Sunday, October 21, 2012

there is a season

I shouldn't really be stunned over the fact that funerals make me think about things, but nevertheless, I didn't sleep well for two nights thinking about a friend's mother who just died. It was just too sad to not give it proper internal recognition. Really, I was thinking about myself, and about my mother.

I saw her two weekends ago in Atlantic City and promptly told her, "don't ever die, just don't." It was in that weird, "I'm-trying-to-be-funny" way that really was a red flag of distress, and her response had the same strange matter of fact tone.

"It will happen probably soon," she said, "maybe ten more years."

This made me sick.
I drove home feeling like something was sitting on my chest.

Earlier this month my friend Jill had her second baby, which looks like a wonderful, pink little old man. He seemed to come into the world politely; being three weeks early, he only required a few pushes from his mother, and there he was.

And there it was: life, day one. He spent most it with his eyes closed, like we all did, I guess. Plenty of time later to look at his mother, her dark hair, her eyes. For a short time, I think it's the only thing he'll see. Of course he will watch his father's face, but it's not the same. She was the first thing he ever saw.

My friend Allison went with me to our friends' mother funeral service. When someone read to us from Proverbs about a woman's virtue ("for her price is far above rubies") I sat there pondering how lofty and impossible expectations are in the Catholic faith.

They want us to be everything, I thought. Virtuous, giving, believing, strong. Raise your children and be a good wife. Don't ask for anything in this life for yourself. The reward is to come. It sounds like a scam. 

Allison had a different take entirely.

She sat there crying softly, whispering she couldn't fathom leaving her little daughters behind without a mother. I watched her pray, almost stubbornly.  She might will herself to live forever. She has to live forever. She's a mother.

Who can find a virtuous woman?
For her price is far above rubies.
The heart of her husband doth safely trust in her,
so that he shall have no need of spoil.
She will do him good and not evil all the days of her life[...]

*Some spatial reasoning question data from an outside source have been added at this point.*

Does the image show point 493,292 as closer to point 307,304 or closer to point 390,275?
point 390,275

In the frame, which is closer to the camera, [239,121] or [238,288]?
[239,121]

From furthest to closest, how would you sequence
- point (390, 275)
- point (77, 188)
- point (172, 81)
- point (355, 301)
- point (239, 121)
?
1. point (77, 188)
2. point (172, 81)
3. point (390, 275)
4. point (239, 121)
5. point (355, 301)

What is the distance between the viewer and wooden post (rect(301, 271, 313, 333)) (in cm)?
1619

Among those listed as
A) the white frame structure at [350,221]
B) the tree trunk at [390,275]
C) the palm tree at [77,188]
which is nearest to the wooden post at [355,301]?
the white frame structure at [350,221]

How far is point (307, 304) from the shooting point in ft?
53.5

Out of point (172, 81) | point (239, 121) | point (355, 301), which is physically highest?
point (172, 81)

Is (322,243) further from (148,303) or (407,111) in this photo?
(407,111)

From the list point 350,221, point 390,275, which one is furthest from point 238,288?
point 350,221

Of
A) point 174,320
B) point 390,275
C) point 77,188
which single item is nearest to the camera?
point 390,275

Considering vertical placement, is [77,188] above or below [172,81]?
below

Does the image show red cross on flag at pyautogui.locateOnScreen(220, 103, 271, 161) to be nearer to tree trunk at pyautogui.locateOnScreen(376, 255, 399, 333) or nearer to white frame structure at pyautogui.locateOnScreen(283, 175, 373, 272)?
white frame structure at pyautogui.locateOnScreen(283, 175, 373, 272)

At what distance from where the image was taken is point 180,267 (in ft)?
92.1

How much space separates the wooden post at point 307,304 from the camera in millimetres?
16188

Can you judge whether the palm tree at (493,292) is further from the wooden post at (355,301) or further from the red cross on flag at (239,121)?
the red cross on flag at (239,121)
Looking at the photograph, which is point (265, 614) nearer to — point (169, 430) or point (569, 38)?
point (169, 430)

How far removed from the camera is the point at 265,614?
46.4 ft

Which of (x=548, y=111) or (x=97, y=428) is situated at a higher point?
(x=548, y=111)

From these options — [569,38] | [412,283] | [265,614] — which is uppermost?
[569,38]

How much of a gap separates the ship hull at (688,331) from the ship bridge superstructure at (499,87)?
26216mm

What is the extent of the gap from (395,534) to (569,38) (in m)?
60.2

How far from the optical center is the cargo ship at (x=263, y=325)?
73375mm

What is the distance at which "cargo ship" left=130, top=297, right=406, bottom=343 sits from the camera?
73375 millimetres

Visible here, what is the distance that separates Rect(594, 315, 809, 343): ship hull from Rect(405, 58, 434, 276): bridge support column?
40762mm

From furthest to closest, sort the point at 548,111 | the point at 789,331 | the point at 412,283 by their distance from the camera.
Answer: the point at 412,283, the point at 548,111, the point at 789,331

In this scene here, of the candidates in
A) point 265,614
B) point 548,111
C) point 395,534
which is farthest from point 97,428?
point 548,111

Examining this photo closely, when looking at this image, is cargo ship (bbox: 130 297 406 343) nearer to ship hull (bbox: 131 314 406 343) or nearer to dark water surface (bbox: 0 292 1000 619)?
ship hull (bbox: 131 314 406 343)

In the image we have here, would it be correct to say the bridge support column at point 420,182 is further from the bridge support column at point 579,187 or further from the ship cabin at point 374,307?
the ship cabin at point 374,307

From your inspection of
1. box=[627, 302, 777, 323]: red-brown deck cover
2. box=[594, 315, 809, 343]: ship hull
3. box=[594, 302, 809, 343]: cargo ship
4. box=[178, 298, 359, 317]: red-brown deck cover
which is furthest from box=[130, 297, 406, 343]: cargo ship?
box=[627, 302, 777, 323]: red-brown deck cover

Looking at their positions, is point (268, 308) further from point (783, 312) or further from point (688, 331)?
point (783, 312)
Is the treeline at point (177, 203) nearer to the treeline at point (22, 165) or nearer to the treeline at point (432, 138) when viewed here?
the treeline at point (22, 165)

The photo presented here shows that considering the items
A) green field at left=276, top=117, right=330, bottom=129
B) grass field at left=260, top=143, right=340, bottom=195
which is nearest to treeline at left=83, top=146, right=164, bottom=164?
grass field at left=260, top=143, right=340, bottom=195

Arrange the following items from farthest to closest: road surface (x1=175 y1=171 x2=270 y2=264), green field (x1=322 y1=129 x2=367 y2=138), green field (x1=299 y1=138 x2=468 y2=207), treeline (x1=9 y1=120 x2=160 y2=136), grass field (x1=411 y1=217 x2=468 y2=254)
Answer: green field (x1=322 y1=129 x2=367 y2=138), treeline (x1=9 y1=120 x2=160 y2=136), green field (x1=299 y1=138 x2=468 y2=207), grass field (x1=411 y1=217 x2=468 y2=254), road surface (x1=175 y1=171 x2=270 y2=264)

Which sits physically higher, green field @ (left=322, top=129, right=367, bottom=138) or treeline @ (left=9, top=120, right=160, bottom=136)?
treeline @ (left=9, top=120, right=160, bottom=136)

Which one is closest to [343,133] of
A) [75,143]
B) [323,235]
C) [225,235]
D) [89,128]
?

She openeth her mouth with wisdom;
and in her tongue is the law of kindness.
She looketh well to the ways of her household,
and eateth not the bread of idleness.
Her children arise up, and call her blessed;
her husband also, and he praiseth her.

Many daughters have done virtuously,
but thou excellest them all.

Favour is deceitful, and beauty is vain:
but a woman that feareth the LORD,
she shall be praised.

Give her of the fruit of her hands;
and let her own works praise her in the gates."